Quatre mois plus tard, il est capturé au cours d'une opération militaire, dans le massif blidéen pendant qu'il rejoignait les monts de Médéa. Il sera interné à Serkadji après avoir goûté aux affres de la «question» dans les caves à vin de Blida, ensuite dans les locaux de la DST (Direction de la sûreté du territoire), où il aura à connaître de très mauvais moments, en étant confronté aux «belles techniques coloniales». Il sera jugé par le tribunal des forces armées françaises en janvier 1959, dans ce procès dit de Aïssat Idir, aux côtés d'autres militants dont Amar et Fatima Ouzegane, Charikhi Abdelhamid... Il sera condamné à 3 ans de prison, mais sera trimballé, une fois sa peine purgée, à travers plusieurs camps de concentration jusqu'à l'Indépendance. De par son adhésion totale à la révolution, Abdelkader Allal avait appris à vivre dans cette symbiose avec les exigences d'une contribution sincère, indéfectible et ainsi, après l'Indépendance, il va assurer la continuité de cette révolution pour laquelle il s'est donné corps et âme... Il aura beaucoup de responsabilités dans les domaines économique, politique, diplomatique, social et culturel. C'était son tempérament, ce Abdelkader Allal qui «n'arrivait pas à rester tranquille, un seul instant», comme le qualifiait l'auteur. De Chargé de mission au Rocher Noir (Boumerdès) à premier Directeur général, désigné par la Zone autonome d'Alger (ZAA), pour gérer le CHU de Mustapha Pacha, en même temps qu'il est chargé de superviser l'ensemble des établissements hospitaliers existants dans le Grand-Alger. Une mission déterminante et ainsi, de juillet 1962 à mars 1967, cinq années durant, il sut relever le secteur, en lui donnant ce qu'il attendait.

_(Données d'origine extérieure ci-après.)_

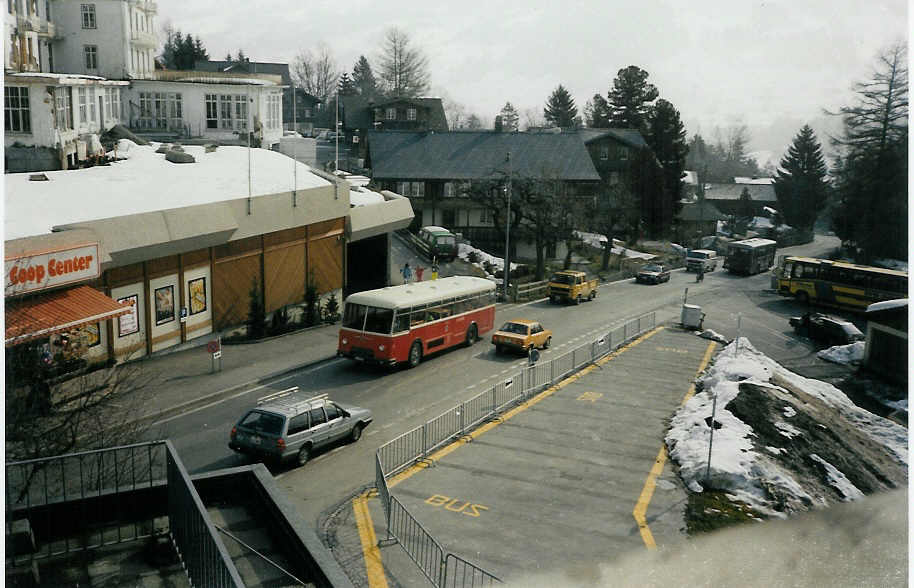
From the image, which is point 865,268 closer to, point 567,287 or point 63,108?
point 567,287

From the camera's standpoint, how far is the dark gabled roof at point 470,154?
6600cm

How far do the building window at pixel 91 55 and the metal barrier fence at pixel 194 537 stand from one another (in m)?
42.6

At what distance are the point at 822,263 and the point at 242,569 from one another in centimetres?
4653

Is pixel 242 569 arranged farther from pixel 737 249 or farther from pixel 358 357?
pixel 737 249

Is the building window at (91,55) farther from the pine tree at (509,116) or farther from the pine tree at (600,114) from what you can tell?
the pine tree at (509,116)

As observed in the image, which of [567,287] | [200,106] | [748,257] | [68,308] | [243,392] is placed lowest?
[243,392]

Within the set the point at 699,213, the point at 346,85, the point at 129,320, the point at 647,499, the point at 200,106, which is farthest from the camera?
the point at 346,85

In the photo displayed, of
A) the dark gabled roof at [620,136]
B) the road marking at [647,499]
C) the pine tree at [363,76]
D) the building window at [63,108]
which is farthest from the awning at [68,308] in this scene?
the pine tree at [363,76]

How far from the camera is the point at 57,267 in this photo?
2173 cm

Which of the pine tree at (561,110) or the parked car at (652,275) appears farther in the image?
the pine tree at (561,110)

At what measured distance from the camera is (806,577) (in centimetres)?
1319

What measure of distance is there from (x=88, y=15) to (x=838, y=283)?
45.0 meters

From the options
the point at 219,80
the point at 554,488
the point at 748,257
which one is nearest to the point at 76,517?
the point at 554,488

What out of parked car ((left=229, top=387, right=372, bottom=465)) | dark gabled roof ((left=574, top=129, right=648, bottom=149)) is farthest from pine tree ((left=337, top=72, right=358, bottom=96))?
parked car ((left=229, top=387, right=372, bottom=465))
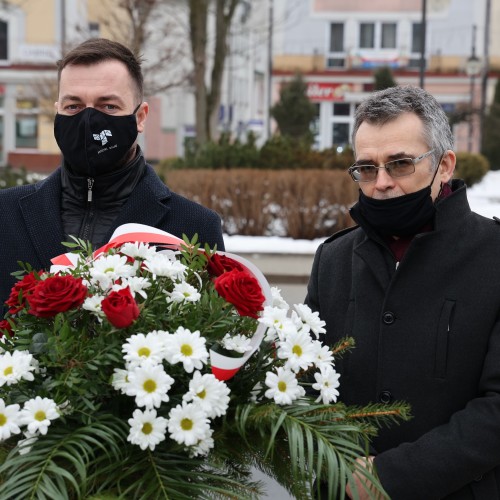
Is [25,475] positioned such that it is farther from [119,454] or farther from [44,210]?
[44,210]

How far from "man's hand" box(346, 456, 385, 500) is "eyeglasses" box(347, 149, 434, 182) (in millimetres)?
746

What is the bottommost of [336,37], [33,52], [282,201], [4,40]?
[282,201]

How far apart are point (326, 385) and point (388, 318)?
0.51m

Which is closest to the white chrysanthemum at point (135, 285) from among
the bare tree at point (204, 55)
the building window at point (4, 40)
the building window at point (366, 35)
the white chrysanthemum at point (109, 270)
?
the white chrysanthemum at point (109, 270)

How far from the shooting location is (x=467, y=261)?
2.57 m

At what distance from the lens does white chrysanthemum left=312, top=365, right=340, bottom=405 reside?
2.14 m

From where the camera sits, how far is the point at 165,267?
218cm

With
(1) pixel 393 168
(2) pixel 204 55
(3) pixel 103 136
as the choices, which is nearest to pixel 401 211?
(1) pixel 393 168

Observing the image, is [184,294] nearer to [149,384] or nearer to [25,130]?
[149,384]

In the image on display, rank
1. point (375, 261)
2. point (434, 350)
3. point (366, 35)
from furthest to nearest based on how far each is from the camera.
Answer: point (366, 35) < point (375, 261) < point (434, 350)

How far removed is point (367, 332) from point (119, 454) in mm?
905

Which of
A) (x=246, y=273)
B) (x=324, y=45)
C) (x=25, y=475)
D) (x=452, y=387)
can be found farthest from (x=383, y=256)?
(x=324, y=45)

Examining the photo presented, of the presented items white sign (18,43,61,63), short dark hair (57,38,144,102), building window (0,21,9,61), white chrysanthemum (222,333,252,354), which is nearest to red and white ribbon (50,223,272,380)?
white chrysanthemum (222,333,252,354)

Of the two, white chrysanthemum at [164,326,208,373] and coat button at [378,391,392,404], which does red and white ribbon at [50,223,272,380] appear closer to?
white chrysanthemum at [164,326,208,373]
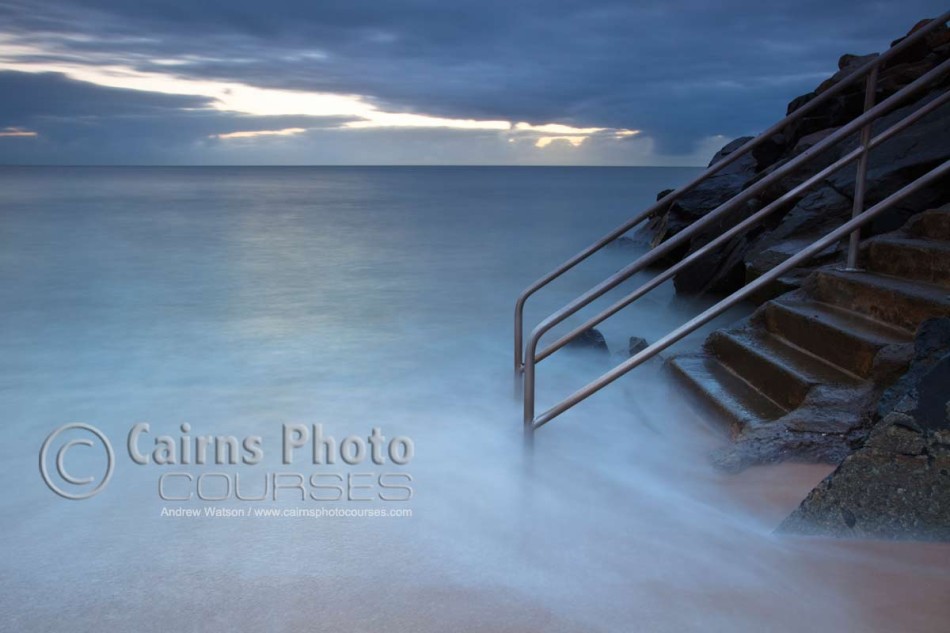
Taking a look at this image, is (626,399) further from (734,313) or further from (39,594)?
(39,594)

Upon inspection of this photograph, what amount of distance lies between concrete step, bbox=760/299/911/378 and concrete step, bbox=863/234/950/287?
0.34m

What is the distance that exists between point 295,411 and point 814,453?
2.90 m

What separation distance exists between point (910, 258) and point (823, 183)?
260 cm

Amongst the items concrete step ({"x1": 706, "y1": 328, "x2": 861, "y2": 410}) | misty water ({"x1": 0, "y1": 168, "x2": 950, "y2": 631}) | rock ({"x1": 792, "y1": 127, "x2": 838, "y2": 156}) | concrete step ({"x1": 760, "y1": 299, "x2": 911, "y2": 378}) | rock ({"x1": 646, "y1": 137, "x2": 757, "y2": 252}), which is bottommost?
misty water ({"x1": 0, "y1": 168, "x2": 950, "y2": 631})

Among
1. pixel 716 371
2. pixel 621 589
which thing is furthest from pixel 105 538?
pixel 716 371

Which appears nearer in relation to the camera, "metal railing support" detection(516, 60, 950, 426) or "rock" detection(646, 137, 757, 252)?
"metal railing support" detection(516, 60, 950, 426)

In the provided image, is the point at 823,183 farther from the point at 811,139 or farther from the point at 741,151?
the point at 741,151

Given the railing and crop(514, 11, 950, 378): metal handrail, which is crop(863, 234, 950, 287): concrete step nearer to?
the railing

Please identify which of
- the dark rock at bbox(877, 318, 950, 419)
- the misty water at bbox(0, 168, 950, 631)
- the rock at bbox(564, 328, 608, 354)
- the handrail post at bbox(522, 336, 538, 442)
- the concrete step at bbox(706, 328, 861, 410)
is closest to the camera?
the misty water at bbox(0, 168, 950, 631)

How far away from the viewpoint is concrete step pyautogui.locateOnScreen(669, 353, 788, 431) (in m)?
3.29

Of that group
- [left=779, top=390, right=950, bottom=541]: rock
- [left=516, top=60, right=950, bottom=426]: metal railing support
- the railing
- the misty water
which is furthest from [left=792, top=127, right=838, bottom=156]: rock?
[left=779, top=390, right=950, bottom=541]: rock

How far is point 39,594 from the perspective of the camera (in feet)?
8.02

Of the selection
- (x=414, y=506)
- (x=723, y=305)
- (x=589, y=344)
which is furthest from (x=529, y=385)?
(x=589, y=344)

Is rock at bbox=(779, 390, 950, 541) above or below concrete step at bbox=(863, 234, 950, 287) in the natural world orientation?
below
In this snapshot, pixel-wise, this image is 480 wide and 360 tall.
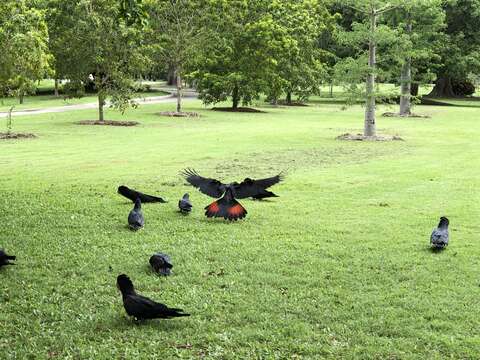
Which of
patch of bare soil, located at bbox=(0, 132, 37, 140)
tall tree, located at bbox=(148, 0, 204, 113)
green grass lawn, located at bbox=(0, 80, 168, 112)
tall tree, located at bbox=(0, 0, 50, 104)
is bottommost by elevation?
patch of bare soil, located at bbox=(0, 132, 37, 140)

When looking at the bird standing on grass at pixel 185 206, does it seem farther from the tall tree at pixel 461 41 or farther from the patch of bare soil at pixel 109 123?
the tall tree at pixel 461 41

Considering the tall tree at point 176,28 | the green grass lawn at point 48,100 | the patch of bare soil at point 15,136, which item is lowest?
the patch of bare soil at point 15,136

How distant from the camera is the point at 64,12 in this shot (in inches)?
1000

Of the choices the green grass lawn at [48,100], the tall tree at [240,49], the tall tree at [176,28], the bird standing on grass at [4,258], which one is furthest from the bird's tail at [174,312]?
the green grass lawn at [48,100]

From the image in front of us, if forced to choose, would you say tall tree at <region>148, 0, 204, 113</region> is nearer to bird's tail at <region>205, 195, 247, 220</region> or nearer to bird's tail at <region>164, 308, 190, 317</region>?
bird's tail at <region>205, 195, 247, 220</region>

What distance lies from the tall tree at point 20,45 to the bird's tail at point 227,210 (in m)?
11.6

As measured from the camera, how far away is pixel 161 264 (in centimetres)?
594

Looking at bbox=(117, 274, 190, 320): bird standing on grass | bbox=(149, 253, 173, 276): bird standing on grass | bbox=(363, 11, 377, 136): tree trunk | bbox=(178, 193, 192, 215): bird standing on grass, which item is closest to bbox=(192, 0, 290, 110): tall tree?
bbox=(363, 11, 377, 136): tree trunk

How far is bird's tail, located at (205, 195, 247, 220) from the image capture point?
789 cm

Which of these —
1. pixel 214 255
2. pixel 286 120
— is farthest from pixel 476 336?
pixel 286 120

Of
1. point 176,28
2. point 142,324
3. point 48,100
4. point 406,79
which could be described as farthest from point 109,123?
point 142,324

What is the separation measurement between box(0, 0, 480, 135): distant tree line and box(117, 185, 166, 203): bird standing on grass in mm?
5897

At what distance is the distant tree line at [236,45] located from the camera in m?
19.3

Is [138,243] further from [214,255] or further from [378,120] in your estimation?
[378,120]
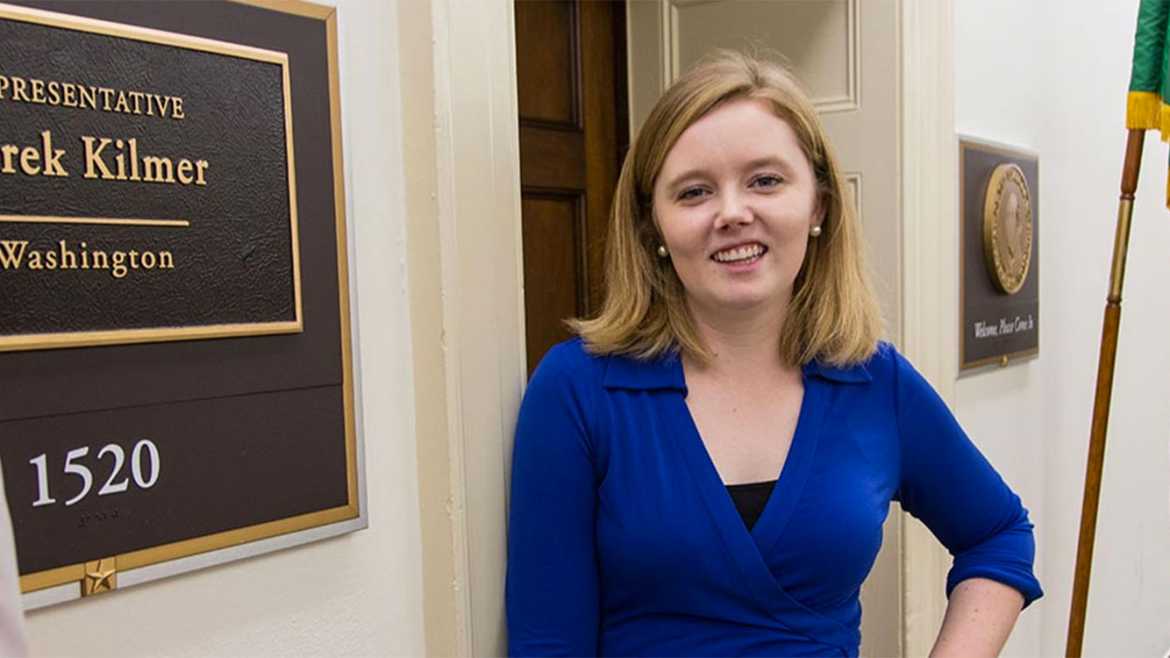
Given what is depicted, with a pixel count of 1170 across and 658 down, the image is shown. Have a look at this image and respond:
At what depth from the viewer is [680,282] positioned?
1.28 metres

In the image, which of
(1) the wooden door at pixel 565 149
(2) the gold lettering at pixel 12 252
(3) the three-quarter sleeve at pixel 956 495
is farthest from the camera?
(1) the wooden door at pixel 565 149

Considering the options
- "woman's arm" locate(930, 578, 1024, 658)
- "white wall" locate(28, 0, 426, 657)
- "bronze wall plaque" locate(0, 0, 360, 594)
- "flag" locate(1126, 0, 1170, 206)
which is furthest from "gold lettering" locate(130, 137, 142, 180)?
"flag" locate(1126, 0, 1170, 206)

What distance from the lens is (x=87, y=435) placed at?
2.60ft

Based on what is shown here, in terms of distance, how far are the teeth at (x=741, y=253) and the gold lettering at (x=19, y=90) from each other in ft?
2.39

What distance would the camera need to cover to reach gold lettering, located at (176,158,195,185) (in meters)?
0.85

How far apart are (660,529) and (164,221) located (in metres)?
0.63

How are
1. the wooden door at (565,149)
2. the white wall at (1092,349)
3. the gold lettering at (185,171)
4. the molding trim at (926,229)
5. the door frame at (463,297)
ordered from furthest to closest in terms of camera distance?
the white wall at (1092,349)
the molding trim at (926,229)
the wooden door at (565,149)
the door frame at (463,297)
the gold lettering at (185,171)

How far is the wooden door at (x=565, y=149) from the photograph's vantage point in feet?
5.45

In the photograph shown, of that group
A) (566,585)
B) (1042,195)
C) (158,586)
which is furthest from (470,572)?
(1042,195)

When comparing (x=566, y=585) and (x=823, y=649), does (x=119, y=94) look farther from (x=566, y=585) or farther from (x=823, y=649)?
(x=823, y=649)

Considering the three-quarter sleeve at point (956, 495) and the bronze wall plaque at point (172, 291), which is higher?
the bronze wall plaque at point (172, 291)

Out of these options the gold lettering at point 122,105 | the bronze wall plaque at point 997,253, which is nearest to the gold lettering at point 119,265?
the gold lettering at point 122,105

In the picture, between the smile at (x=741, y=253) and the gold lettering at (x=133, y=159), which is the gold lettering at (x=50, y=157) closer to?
the gold lettering at (x=133, y=159)

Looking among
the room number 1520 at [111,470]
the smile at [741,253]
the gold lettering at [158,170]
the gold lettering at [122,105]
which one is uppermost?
the gold lettering at [122,105]
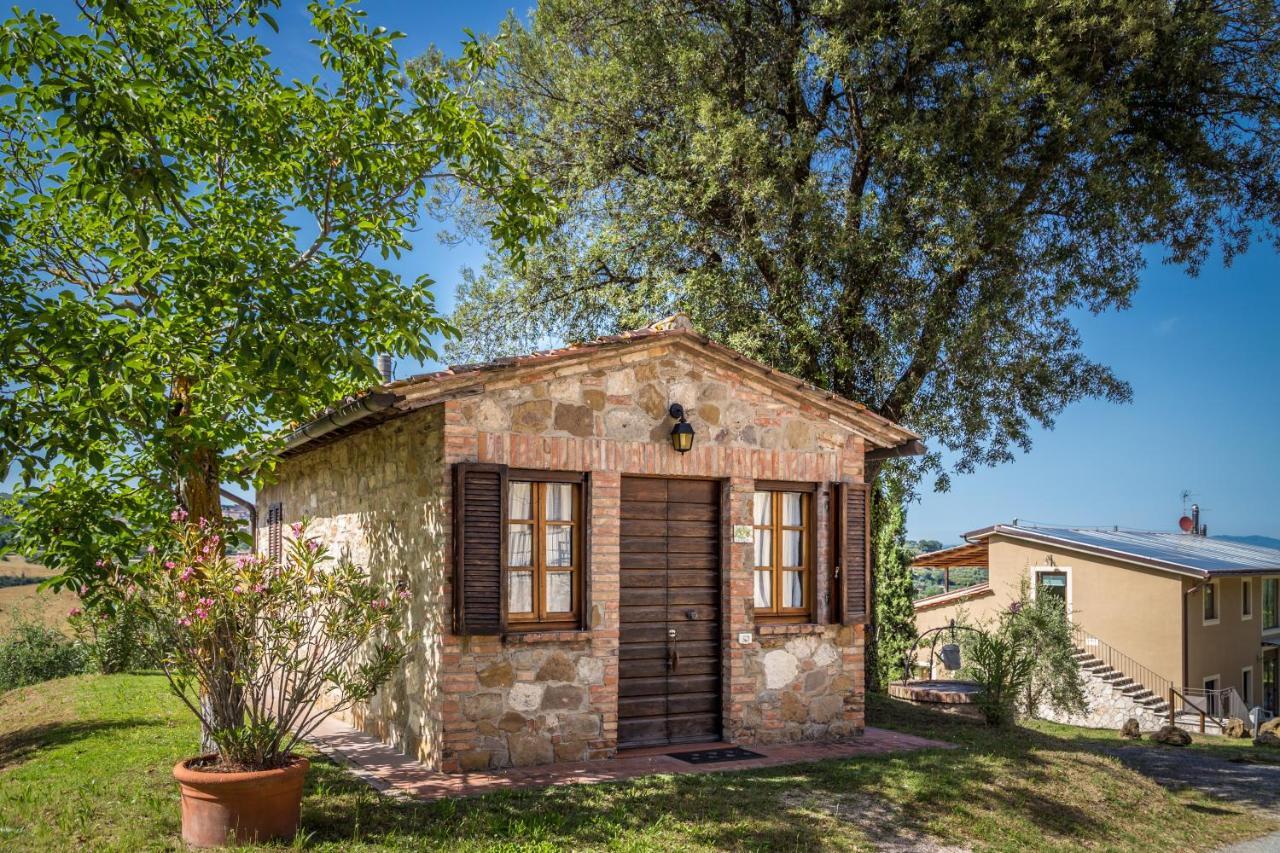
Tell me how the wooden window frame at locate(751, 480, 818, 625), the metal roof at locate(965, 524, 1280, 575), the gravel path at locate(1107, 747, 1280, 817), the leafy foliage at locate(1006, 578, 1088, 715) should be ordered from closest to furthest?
the wooden window frame at locate(751, 480, 818, 625), the gravel path at locate(1107, 747, 1280, 817), the leafy foliage at locate(1006, 578, 1088, 715), the metal roof at locate(965, 524, 1280, 575)

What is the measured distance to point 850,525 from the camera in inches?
404

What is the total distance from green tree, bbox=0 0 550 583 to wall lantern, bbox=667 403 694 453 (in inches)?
90.3

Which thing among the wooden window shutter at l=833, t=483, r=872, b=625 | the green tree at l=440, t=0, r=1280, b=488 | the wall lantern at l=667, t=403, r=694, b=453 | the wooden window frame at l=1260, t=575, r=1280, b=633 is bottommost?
the wooden window frame at l=1260, t=575, r=1280, b=633

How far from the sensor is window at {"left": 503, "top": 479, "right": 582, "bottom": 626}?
848 centimetres

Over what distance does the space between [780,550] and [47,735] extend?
25.5 feet

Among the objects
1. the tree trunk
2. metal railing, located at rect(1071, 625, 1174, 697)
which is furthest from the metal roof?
the tree trunk

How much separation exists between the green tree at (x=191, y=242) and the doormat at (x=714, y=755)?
4.27 m

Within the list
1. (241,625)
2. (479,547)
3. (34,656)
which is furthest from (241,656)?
(34,656)

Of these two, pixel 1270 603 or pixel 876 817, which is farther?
pixel 1270 603

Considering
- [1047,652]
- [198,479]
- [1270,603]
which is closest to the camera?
[198,479]

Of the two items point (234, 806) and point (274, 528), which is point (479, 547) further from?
point (274, 528)

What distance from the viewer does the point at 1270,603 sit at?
30.5 meters

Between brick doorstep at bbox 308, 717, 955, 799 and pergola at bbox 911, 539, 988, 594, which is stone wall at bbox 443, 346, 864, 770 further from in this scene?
pergola at bbox 911, 539, 988, 594

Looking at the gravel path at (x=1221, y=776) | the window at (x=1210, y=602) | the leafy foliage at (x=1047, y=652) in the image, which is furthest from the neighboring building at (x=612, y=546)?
the window at (x=1210, y=602)
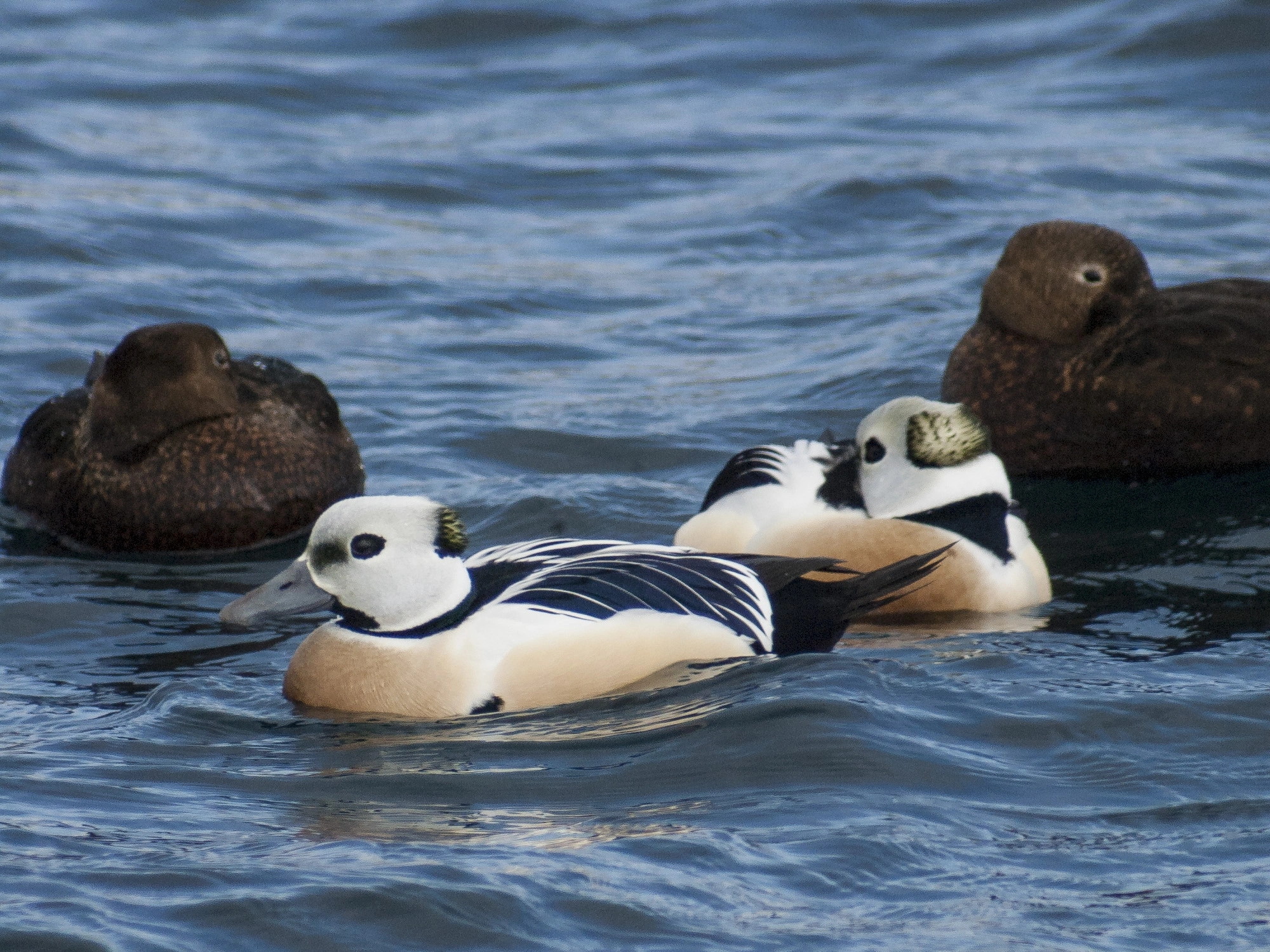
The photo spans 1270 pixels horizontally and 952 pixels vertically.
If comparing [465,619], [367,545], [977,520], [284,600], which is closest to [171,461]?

Après un bref passage au cabinet du ministre de la Santé publique, le docteur Tedjini Haddam, il se dirige en 1968, vers la Compagnie nationale algérienne de navigation (Cnan), pour être affecté à la représentation de Marseille en tant que Secrétaire général. Il reste trois ans à ce poste et rentre à Alger en 1971 pour prendre le Secrétariat général de toute la Société. De là, il sera élu au poste de Président du Conseil d'administration de la Compagnie béninoise de navigation maritime (Cobenam), en même temps qu'il sera, de 1983 à 1992, Secrétaire général de la Fédération arabe des transports maritimes à Baghdad.Abdelkader Allal, député. Oui, à la législature de 1977-1982 où il sera un parlementaire un peu particulier, une «tête brûlée» peut-être, un électron libre, certainement..., qui était là, présent par sa position de moudjahid et qui allait suppléer la déficience de tous les autres qui ont préféré se taire ou, plus exactement, qui n'ont pas eu cette hardiesse pour exprimer leurs opinions. Un de ses collègues de l'APN disait «qu'il était entier, qu'il se caractérisait par un esprit équilibré qui le faisait rationnel et pondéré dans toutes ses interventions pour les sujets importants qui se présentaient aux débats. De plus, il était avenant, disponible, éduqué, raffiné, solidaire avec tous ses collègues députés et l'ensemble des gens qui espéraient son aide et son assistance». L'ouvrage de Kamel Bouchama, qui foisonne d'informations, analyse plus en détail cette période où le député Abdelkader Allal devait présenter beaucoup de dossiers jugés «tabous» et qui ont gêné plus d'un dans la Direction politique d'alors.
Enfin, Abdelkader Allal ne terminera pas sa vie sans revenir à ses premiers amours, la «Médersa Eth-Thaâlibia» car, avec toutes ces charges qu'il a connues, l'on comprendra qu'il était passionné d'organisation et de participation effective là où s'exerçaient les vertus citoyennes. Et Kamel Bouchama, lui-même ancien «médersien», lui réserve une bonne partie dans son ouvrage, «Abdelkader Allal, le tribut de la dignité», que nous présentons pour une bonne appréciation de nos fidèles lecteurs.
«Abdelkader Allal, le tribut de la dignité», Editions Juba, 230 pages.